Together, McMahon and Mondt created the Capitol Wrestling Corporation Ltd. (CWC), which later joined the National Wrestling Alliance in 1953. In November 1954, Jess McMahon died and Ray Fabiani, one of Mondt's associates, brought in Vincent James McMahon.[2] McMahon and Mondt were very successful and soon controlled approximately 70% of the NWA's booking, largely due to their dominance in the heavily populated Northeast region they also became the main NWA territory.

World Wide Wrestling Federation (WWWF)

In early 1963, Capitol formed the World Wide Wrestling Federation (WWWF), the precursor to current-day WWE, following a dispute with the NWA over Buddy Rogers being booked to hold the NWA World Heavyweight Championship.[3] Both men left the company in protest following the incident and formed the WWWF in the process, awarding Rogers the new WWWF World Championship in April of that year. He lost the championship to Bruno Sammartino a month later on May 17, 1963, after suffering a heart attack a week before the match.

The WWWF operated in a conservative manner compared to other pro wrestling territories;[4] it ran its major arenas monthly rather than weekly or bi-weekly, usually featuring a babyface champion wrestling various heels in programs that consisted of one to three matches.[5] After gaining a television program deal and turning preliminary wrestler Lou Albano as a manager for Sammartino’s heel opponents, the WWWF was doing sell out business by 1970.

Mondt left the company in the late 1960s and although the WWWF had withdrawn from the NWA, Vince McMahon, Sr. quietly rejoined in 1971. At the annual meeting of the NWA in 1983, the McMahons and WWF employee Jim Barnett all withdrew from the organization.[3]

Sale to Titan Sports

By March 1979, for marketing purposes, the World Wide Wrestling Federation was renamed the World Wrestling Federation (WWF).[6] That same year, the son of Vincent J. McMahon, Vincent K. McMahon, founded Titan Sports, Inc., originally in Massachusetts,[7][8] and was incorporated on February 21, 1980.

In 1982, Titan Sports Inc. acquired Capitol's operations, effectively relocating its headquarters to Greenwich, Connecticut.
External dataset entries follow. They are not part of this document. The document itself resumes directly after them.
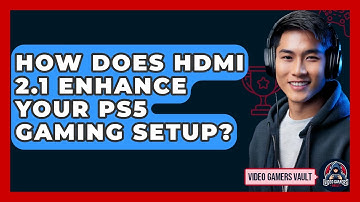 How Does HDMI 2.1 Enhance Your PS5 Gaming Setup? - Video Gamers Vault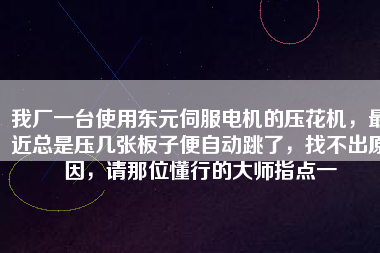 我廠一臺使用東元伺服電機(jī)的壓花機(jī)，最近總是壓幾張板子便自動跳了，找不出原因，請那位懂行的大師指點一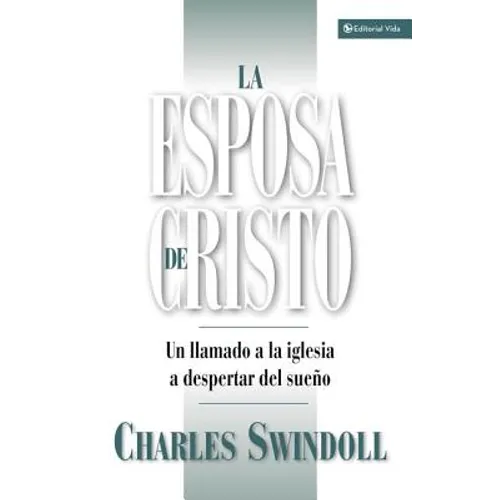 La Esposa de Cristo: Un Llamado a la Iglesia a Despertar del Sueño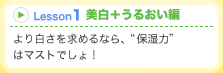Lesson1美白+うるおい編 より白さを求めるなら、“保湿力”はマストでしょ!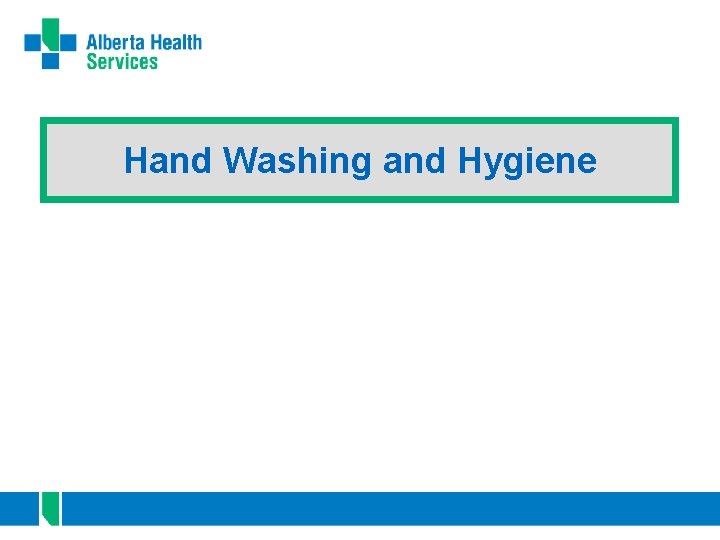 Hand Washing and Hygiene 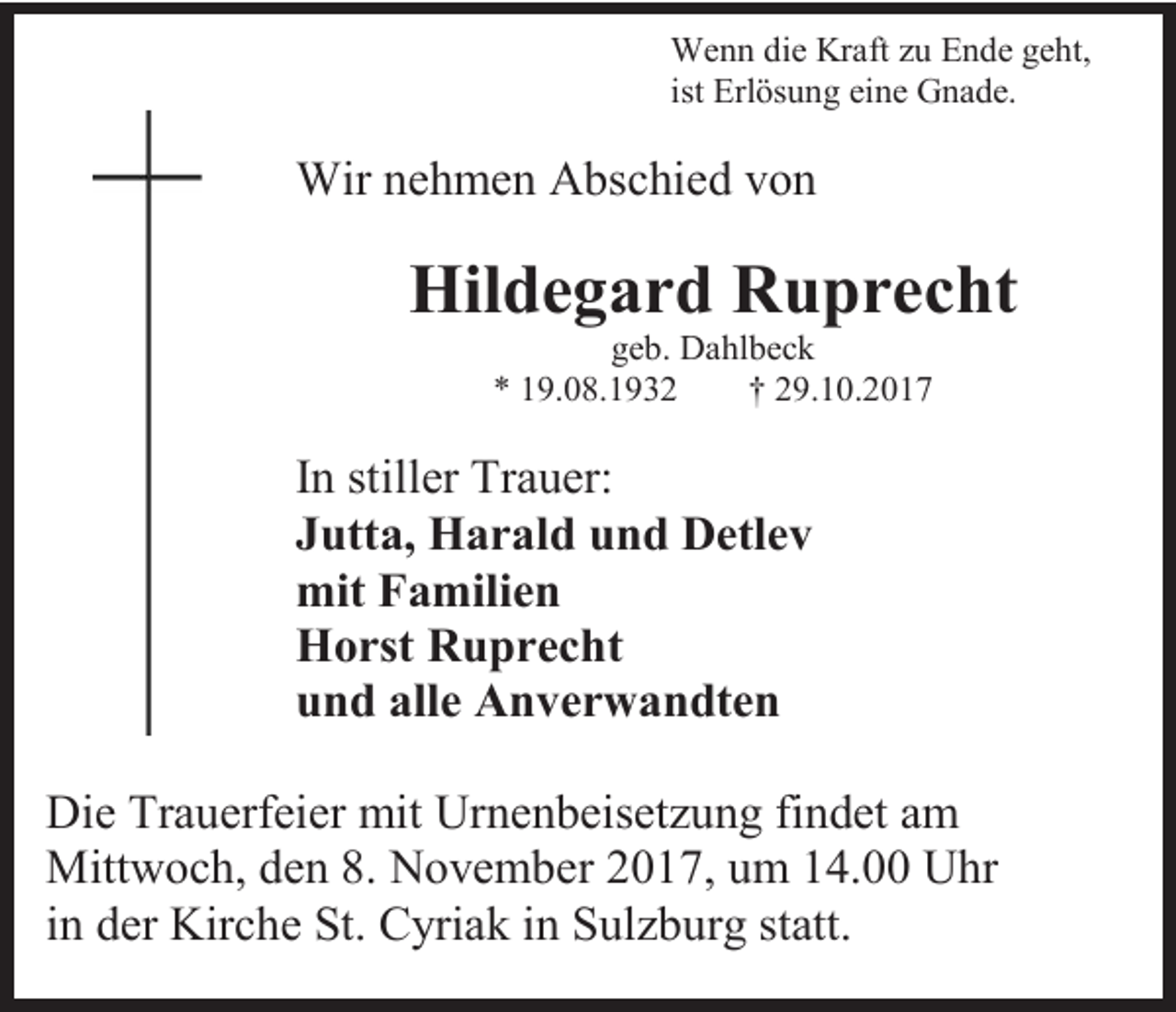 <p>Wenn die Kraft zu Ende geht,<br />ist Erlösung eine Gnade.</p><p>Wir nehmen Abschied von</p><p>Hildegard Ruprecht<br />geb. Dahlbeck<br />* 19.08.1932<br />† 29.10.2017</p><p>In stiller Trauer:<br />Jutta, Harald und Detlev<br />mit Familien<br />Horst Ruprecht<br />und alle Anverwandten<br />Die Trauerfeier mit Urnenbeisetzung findet am<br />Mittwoch, den 8. November 2017, um 14.00 Uhr<br />in der Kirche St. Cyriak in Sulzburg statt.</p>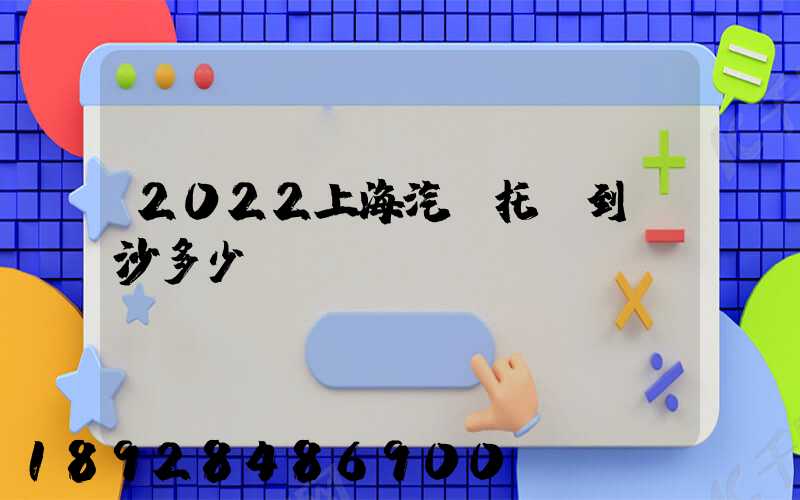 2022上海汽車托運到長沙多少錢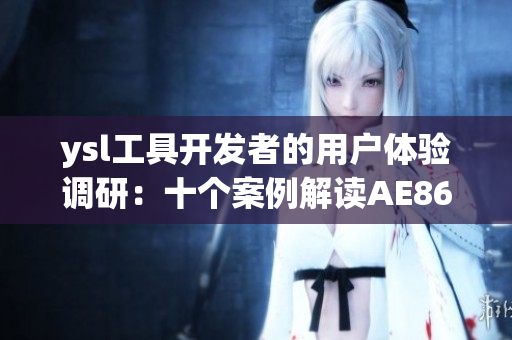 ysl工具開發(fā)者的用戶體驗(yàn)調(diào)研：十個(gè)案例解讀AE86V9軟件新功能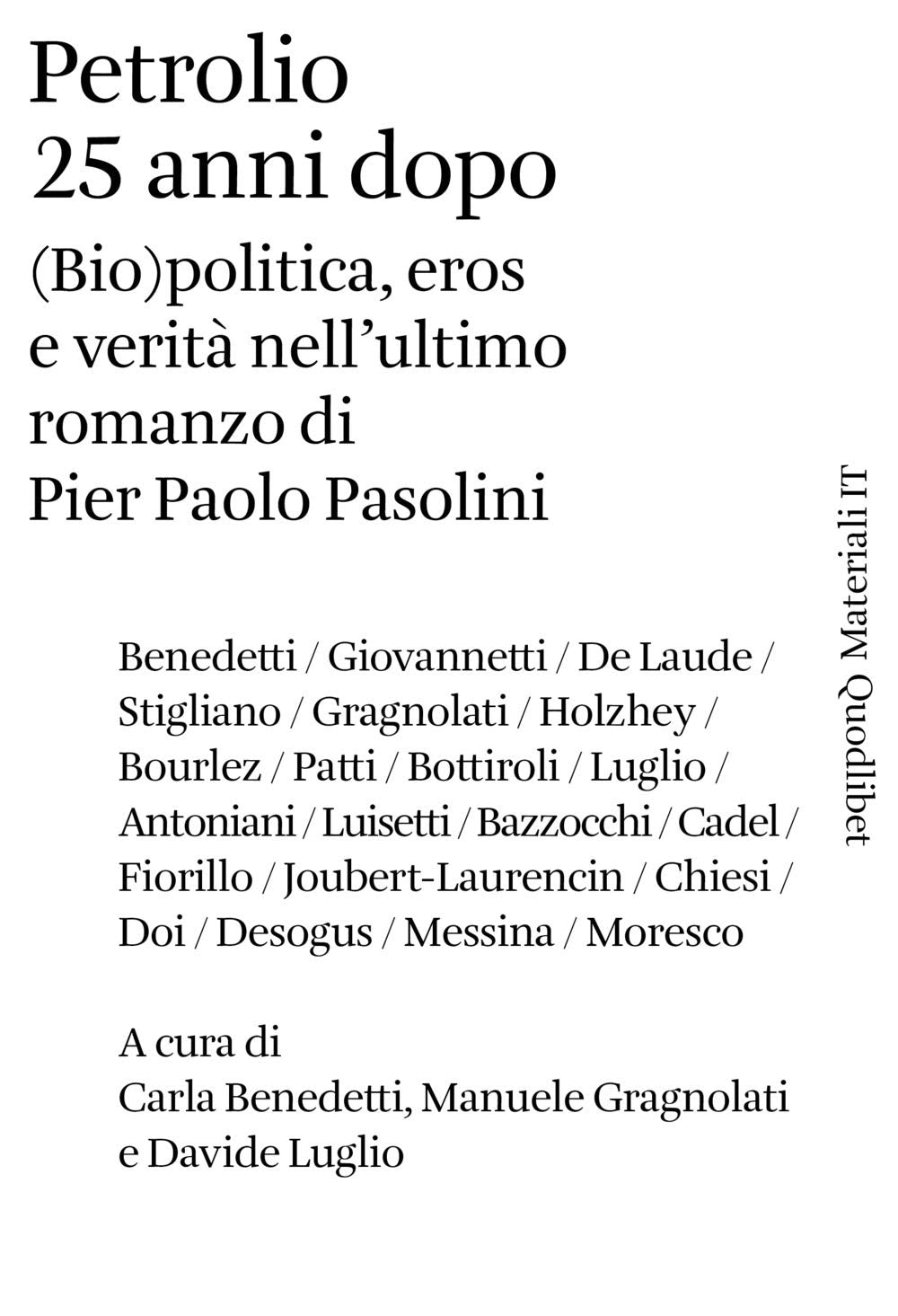 Petrolio 25 anni dopo. (Bio)politica, eros e verità nell'ultimo romanzo di Pier Paolo Pasolini (Materiali IT) Contemporary literature Books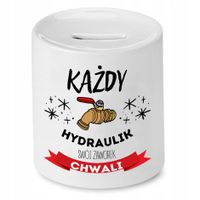 Skarbonka Dla Hydraulika Swój Zaworek Chwali Z Nadrukiem Ze Zdjęciem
In an attempt to make the WWF the premier wrestling promotion in the world, McMahon began an expansion process that fundamentally changed the industry.[9] In the end, McMahon would never live to see his company grow from a territorial promotion to what is now a worldwide organization. He died from pancreatic cancer at 69 years old on May 24, 1984.[10] By 1985, Titan moved to Stamford, Connecticut then establishing a new entity in 1987 in Delaware which later merged with the old company in 1988. Titan later changed its name to World Wrestling Federation Entertainment, Inc. before finally becoming World Wrestling Entertainment, Inc. in 2002, and simplified to WWE in 2011, though the company's legal name was not changed.[11]